The screenplay for Gemini Man, originally created by Darren Lemke, dates back to 1997 and went through several rewrites before Lee signed on to direct the film. He chose to shoot with 3D cameras at 120 frames per second, a higher frame rate than traditional filmmaking that gives much sharper images. That raised a challenge for the effects teams, however, as the high-resolution cameras meant Smith couldn't wear makeup when he was acting as his younger self.

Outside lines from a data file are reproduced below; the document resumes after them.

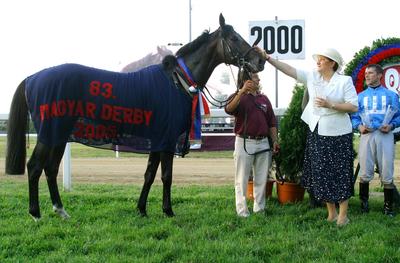 83. Magyar Derby-vel ünnepelték a Kincsem Parkot a lóversenysport kedvelői-stock-foto
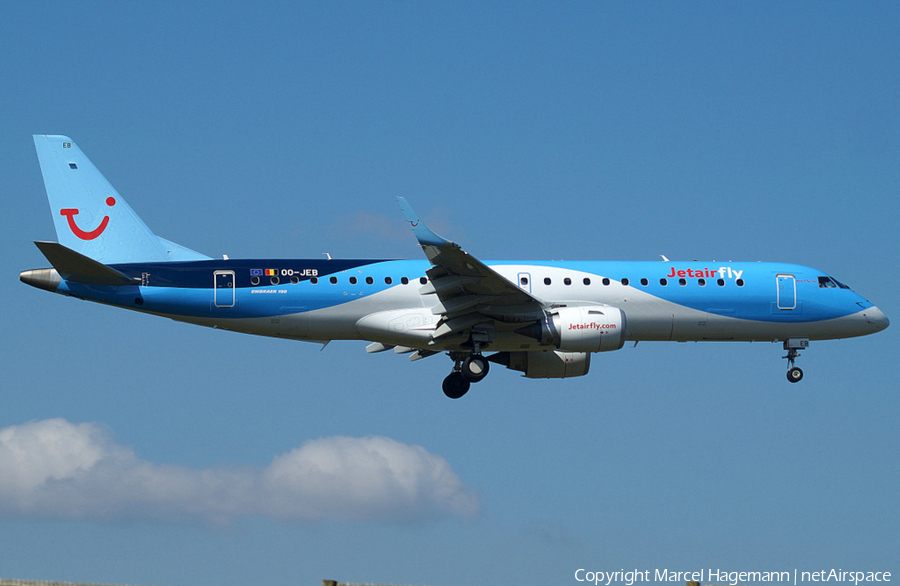 Jetairfly Embraer ERJ-190STD (ERJ-190-100STD) (OO-JEB) | Photo 121806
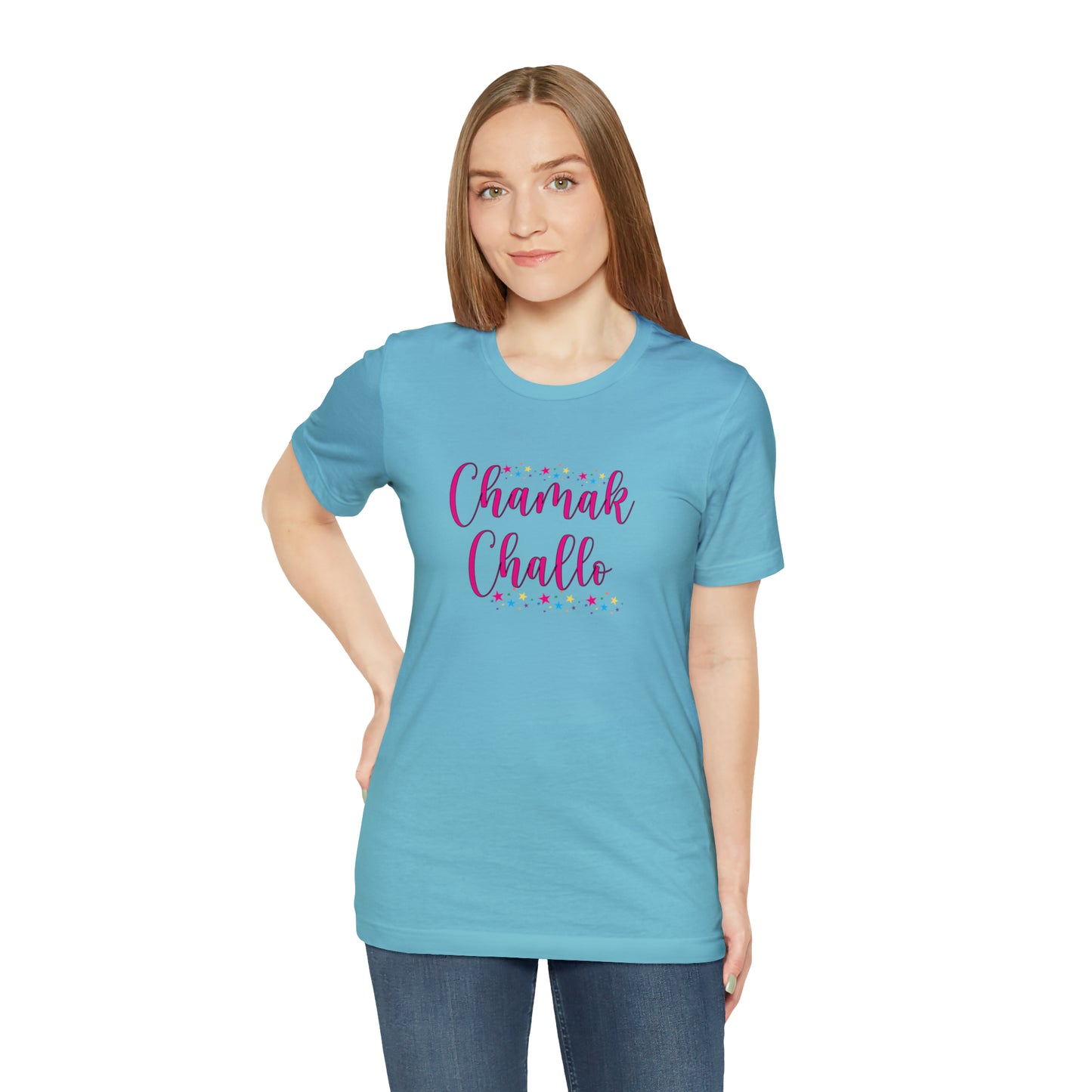 Chamak challo Jersey Short Sleeve Tee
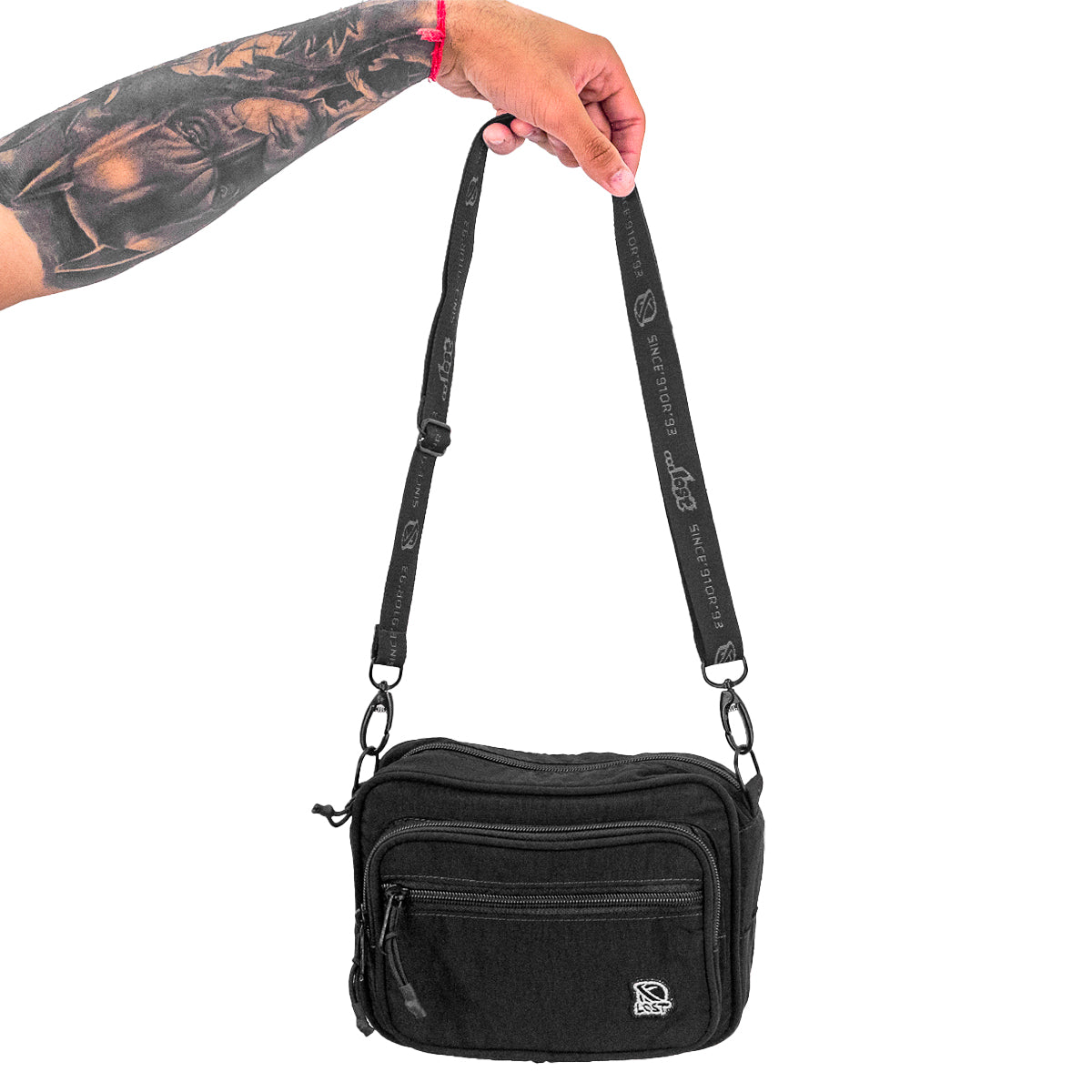 Shoulder Bag Lost Patch Unissex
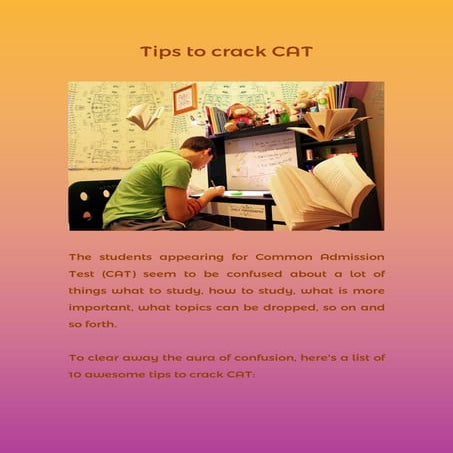 Tips to crack CAT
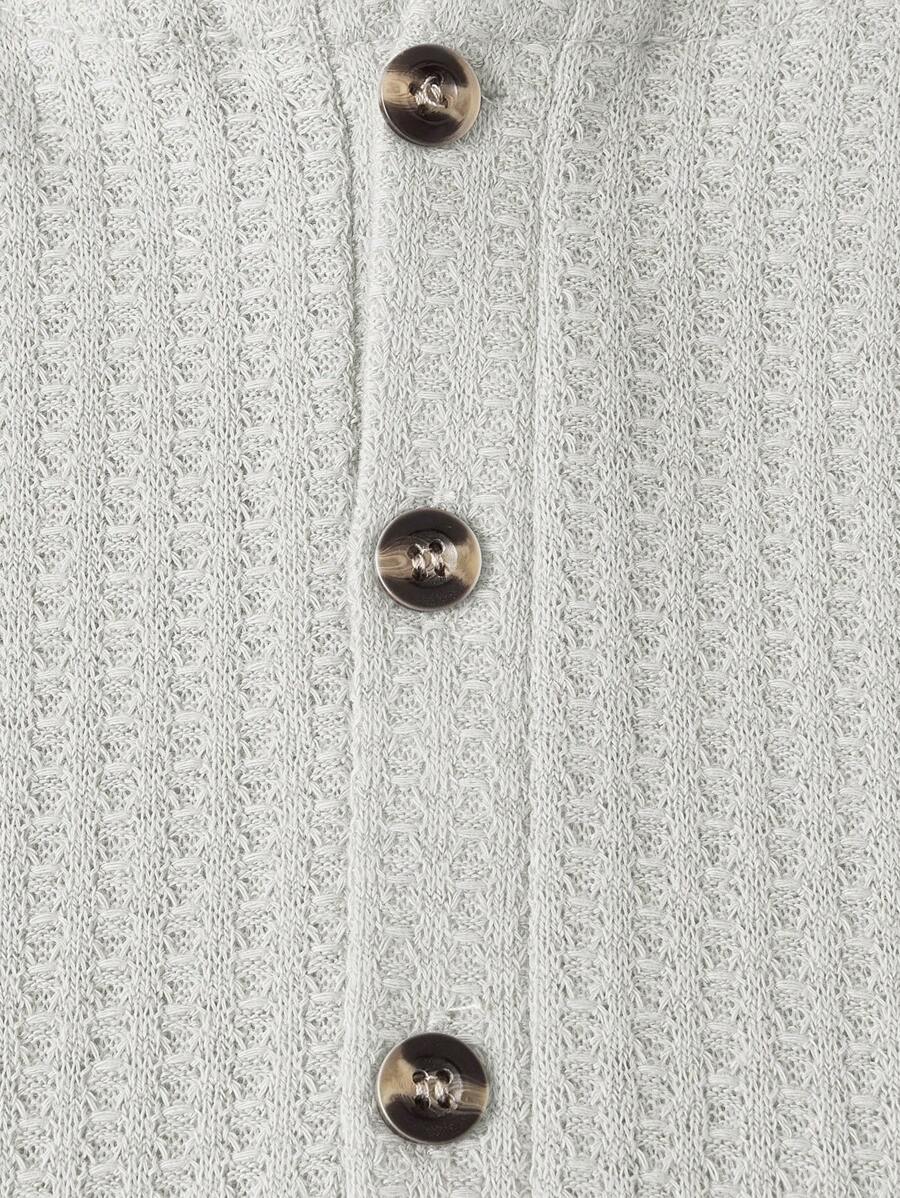 Waffle Knit Hooded Top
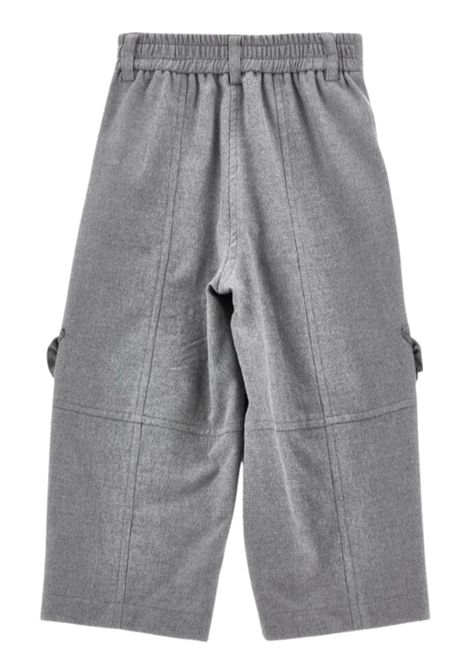 Girls' grey cotton trousers Monnalisa | 11F4146159/ANGRIGIO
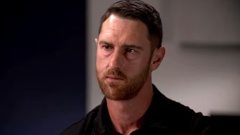 Detective Shaun Winstanley was shot in the face when he responded to a shooting on Queen St where two people were shot and killed along with the gunman on July 20, 2023. Photo / Television New Zealand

You might not expect much depth from a shoot-'em-up blockbuster --  this is nothing like Never Let Me Go, a 2010 film adapted from Kazuo Ishiguro's dystopian novel that tugs at your heartstrings because you follow clones growing up and grappling with their identity. But Gemini Man does highlight some of the dark sides of today's technology. It raises the question of whether the ends justify the means as cloned assassins might actually save lives. And the government tracks Brogan on his globe-trotting adventures, reminding us of the everyday reality that technology is a tool for government surveillance. 

Ultimately though this is an opportunity to watch Will Smith punch himself in the face. It was the idea of creating a movie star in his youth and having the two fight it out that really attracted Lee to the film.

"That's both visually and philosophically inspiring," Lee said in an interview.